◆ TASK ◆
Leave every picture out and print exactly the lines that run from the one containing "Игровые приставки опт" to the end of the listing.

··· DATA EXTRACT ···

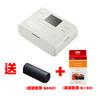 [送54張相紙及NB-CP2LH電池] 4R相片無線打印機 Selphy CP1200 白色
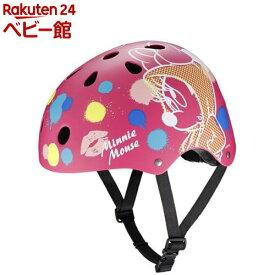 ストリート ヘルメット ミニーマウス(1個)【アイデス】[三輪車 のりもの ヘルメット]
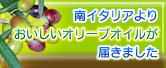 オリーブオイルのおとりよせ「Asu」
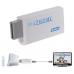 Игровые приставки опт и розница Видео конвертер Wii на HDMI + аудио ⏩ megapower.space ▻▻▻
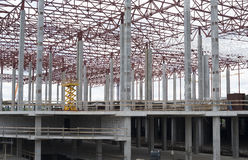 Construction site. Framework of the new building Stock Photo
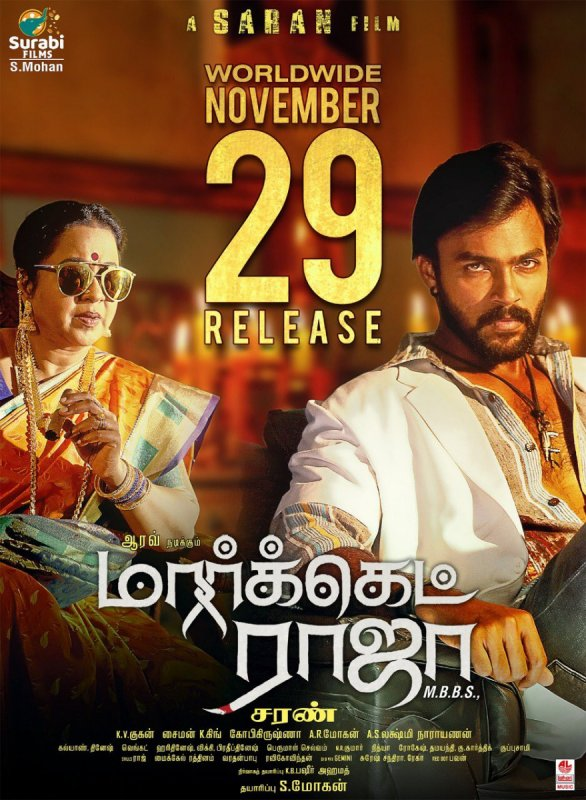 Nov 2019 Stills Market Raja Mbbs Cinema 5268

···

◆ ANSWER BOX ◆
 Игровые приставки опт и розница Видео конвертер Wii на HDMI + аудио ⏩ megapower.space ▻▻▻
 Construction site. Framework of the new building Stock Photo
 Nov 2019 Stills Market Raja Mbbs Cinema 5268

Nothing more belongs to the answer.